Reproduce the lines verbatim, starting at the line that contains "Considering this photo, how" and ending at the last line of the records, with both ends included.

Records from a spatial question set
* * * * * * *
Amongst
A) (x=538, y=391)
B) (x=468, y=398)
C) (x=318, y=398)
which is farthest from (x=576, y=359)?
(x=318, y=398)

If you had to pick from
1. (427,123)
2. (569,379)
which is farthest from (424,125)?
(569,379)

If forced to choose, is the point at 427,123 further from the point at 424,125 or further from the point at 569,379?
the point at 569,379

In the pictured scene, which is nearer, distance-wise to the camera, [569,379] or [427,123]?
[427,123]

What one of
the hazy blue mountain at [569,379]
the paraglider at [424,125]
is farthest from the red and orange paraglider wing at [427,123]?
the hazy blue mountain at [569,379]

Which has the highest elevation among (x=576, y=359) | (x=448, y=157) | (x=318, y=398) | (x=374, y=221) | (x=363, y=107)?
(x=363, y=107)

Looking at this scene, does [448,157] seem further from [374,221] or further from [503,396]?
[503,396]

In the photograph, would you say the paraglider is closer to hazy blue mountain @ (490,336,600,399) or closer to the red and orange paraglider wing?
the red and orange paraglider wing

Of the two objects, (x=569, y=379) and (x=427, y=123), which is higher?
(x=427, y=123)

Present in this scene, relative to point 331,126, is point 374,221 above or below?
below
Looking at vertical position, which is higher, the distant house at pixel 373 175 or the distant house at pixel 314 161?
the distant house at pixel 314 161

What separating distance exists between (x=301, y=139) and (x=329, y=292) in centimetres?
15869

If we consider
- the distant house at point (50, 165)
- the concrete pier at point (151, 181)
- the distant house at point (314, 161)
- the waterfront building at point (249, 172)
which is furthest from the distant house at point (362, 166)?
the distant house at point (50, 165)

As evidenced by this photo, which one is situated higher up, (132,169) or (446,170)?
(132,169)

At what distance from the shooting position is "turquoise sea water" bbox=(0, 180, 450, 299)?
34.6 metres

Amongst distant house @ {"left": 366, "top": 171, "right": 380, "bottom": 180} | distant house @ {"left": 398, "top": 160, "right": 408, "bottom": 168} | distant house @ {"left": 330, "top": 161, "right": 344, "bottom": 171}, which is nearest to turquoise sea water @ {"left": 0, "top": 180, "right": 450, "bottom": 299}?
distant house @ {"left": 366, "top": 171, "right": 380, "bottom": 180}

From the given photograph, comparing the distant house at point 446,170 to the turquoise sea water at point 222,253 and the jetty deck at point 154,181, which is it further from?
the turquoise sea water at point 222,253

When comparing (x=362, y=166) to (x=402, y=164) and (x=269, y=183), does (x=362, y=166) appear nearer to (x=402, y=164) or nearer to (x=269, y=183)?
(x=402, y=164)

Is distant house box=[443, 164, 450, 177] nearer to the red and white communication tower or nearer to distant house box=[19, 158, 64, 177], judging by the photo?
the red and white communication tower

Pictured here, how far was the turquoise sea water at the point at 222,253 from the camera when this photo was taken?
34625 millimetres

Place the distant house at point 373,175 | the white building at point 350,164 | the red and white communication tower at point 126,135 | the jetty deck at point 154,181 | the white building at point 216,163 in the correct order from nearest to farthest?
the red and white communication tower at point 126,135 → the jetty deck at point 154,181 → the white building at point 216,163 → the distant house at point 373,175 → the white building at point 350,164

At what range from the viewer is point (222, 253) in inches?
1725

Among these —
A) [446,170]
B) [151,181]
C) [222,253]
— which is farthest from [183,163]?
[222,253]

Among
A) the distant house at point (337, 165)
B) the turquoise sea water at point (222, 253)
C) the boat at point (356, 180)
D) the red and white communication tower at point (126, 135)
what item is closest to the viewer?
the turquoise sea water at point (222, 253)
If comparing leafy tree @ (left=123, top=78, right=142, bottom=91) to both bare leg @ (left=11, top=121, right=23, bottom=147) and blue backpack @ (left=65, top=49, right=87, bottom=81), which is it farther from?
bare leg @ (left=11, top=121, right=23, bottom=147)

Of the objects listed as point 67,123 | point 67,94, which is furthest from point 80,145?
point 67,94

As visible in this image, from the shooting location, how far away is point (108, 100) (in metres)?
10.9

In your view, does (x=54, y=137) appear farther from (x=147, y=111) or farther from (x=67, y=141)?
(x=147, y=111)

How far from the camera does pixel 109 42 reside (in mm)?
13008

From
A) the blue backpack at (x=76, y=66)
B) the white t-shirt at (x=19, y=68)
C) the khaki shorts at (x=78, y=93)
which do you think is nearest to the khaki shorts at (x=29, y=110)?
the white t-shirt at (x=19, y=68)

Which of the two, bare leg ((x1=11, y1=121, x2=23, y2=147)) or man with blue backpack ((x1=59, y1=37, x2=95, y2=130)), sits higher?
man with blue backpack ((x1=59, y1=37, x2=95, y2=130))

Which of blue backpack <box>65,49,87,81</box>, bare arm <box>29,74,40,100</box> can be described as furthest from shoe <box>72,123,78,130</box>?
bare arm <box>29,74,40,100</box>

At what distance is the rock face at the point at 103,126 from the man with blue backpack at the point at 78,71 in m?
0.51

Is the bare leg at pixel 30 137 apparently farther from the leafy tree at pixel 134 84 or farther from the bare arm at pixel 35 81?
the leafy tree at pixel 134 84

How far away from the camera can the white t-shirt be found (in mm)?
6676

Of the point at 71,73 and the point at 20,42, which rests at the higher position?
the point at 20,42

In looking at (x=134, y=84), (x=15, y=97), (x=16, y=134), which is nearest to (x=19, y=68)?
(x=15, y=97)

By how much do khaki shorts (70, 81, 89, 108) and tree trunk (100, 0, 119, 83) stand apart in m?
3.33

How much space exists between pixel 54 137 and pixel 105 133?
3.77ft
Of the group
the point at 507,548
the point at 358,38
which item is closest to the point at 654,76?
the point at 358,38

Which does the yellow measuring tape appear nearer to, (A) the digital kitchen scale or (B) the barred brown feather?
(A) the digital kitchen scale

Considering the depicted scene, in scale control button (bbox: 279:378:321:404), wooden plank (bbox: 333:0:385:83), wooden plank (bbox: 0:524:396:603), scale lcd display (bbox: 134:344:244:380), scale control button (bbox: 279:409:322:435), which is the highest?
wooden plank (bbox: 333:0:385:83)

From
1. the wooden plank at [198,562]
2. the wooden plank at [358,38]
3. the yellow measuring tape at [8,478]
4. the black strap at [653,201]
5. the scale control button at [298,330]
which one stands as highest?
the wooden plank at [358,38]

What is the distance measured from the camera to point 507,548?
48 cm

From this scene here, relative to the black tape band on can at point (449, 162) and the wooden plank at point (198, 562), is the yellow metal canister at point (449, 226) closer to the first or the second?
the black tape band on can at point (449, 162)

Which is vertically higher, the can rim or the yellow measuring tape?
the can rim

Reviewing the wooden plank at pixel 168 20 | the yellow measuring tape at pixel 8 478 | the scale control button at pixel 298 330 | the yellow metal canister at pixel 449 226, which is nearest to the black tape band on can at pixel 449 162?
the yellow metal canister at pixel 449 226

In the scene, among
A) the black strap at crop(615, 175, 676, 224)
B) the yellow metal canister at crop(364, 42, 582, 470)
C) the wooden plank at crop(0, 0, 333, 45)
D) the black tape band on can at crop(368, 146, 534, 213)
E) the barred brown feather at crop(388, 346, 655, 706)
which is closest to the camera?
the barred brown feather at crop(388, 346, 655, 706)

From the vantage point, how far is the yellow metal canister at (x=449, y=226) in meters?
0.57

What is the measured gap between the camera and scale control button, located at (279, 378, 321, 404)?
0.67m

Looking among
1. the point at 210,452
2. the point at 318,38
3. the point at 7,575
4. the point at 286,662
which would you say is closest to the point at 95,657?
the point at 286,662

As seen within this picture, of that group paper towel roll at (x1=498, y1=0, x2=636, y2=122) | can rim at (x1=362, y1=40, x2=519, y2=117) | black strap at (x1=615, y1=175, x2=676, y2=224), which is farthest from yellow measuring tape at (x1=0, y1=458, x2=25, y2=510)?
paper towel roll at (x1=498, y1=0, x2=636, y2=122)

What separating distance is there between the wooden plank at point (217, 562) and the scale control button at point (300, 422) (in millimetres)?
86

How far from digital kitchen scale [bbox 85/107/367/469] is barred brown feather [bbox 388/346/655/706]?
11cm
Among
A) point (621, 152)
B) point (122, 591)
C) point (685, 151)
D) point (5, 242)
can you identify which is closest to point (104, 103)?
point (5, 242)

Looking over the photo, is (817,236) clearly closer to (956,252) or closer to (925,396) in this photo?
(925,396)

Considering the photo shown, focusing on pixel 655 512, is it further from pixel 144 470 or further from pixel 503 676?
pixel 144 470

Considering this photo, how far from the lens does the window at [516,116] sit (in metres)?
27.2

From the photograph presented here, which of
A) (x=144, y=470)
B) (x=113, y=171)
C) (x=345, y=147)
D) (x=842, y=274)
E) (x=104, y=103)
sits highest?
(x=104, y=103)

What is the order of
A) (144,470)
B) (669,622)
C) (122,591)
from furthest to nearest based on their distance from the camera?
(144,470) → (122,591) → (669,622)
* * * * * * *
The output
Considering this photo, how far from the lens does the window at [516,116] sit (in metres)?
27.2

From the photograph presented here, which of
A) (x=144, y=470)
B) (x=113, y=171)
C) (x=345, y=147)
D) (x=842, y=274)
E) (x=104, y=103)
sits highest?
(x=104, y=103)

What is the order of
A) (144,470)
B) (669,622)
C) (122,591)
from furthest to nearest based on their distance from the camera?
(144,470) → (122,591) → (669,622)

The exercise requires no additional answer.